Слово за слово, и вот уже проснулся двадцатилетний Тимошка – сын Устоева, который хоть и вполне спокойно спал этой ночью, но тотчас разделил гнев отца и даже наметил некий план, если Кольцов не уберет своего «подопечного». Все дальнейшее развивалось не хуже, чем по маслу в известном романе. Устоев посетил Зелинского, выпил сколько смог и, подогретый водкой и Зелинским, ворвался в комнату, где за письменным столом работал Кольцов. На лице Устоева было столько негодования, алкоголь так его завел, что казалось, еще мгновение, и начнется вселенский скандал. Но в этот момент, когда Устоев, сжав кулаки, готов был обрушить на Кольцова свой неправедный гнев, неожиданно за окном раздался голос Умки. Оказывается, щенок не выдержал одиночества, зубами оттянул металлическую сетку и бросился к окну Кольцова с неистовым лаем. Кольцов, обогнув занявшего центр комнаты Устоева, кинулся в дверь и выскочил наружу.

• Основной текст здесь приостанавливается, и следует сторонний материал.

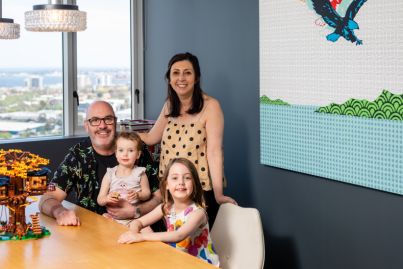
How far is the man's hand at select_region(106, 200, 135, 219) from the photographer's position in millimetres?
3391

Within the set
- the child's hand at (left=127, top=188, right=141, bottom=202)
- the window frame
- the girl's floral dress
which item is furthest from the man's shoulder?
the window frame

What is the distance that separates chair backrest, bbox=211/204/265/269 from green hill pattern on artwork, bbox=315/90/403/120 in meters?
0.90

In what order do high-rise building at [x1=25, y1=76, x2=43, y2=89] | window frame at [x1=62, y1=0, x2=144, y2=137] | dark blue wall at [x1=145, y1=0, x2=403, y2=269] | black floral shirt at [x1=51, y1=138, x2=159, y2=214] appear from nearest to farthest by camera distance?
black floral shirt at [x1=51, y1=138, x2=159, y2=214] < dark blue wall at [x1=145, y1=0, x2=403, y2=269] < high-rise building at [x1=25, y1=76, x2=43, y2=89] < window frame at [x1=62, y1=0, x2=144, y2=137]

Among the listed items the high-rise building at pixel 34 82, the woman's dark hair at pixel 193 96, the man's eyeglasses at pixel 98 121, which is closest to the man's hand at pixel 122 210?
the man's eyeglasses at pixel 98 121

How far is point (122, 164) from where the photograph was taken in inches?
137

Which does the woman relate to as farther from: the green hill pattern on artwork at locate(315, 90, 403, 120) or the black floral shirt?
the green hill pattern on artwork at locate(315, 90, 403, 120)

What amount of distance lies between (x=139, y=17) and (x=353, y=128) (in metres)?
2.62

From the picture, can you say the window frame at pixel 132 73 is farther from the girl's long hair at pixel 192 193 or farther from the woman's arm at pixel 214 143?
the girl's long hair at pixel 192 193

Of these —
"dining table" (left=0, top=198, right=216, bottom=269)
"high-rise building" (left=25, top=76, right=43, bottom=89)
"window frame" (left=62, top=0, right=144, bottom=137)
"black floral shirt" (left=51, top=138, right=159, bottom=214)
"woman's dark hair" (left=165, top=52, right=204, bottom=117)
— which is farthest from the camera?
"window frame" (left=62, top=0, right=144, bottom=137)

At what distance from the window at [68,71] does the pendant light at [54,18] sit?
2.20 metres

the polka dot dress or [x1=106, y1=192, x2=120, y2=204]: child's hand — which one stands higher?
the polka dot dress

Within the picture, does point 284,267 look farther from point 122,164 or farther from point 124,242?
point 124,242

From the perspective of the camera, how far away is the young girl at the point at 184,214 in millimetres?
2893

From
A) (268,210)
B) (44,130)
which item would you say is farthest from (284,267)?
(44,130)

Увидев Моржика, щенок завизжал от радости и бросился на руки Кольцову.
Они побежали к Новому корпусу, потом повернули налево и спрятались за густым кустарником, подальше от людей. Собака и человек порывисто дышали, не сводили глаз друг с друга и были счастливы.
– Как же ты вырвался? – ласково спрашивал Кольцов сиявшего от счастья Умку.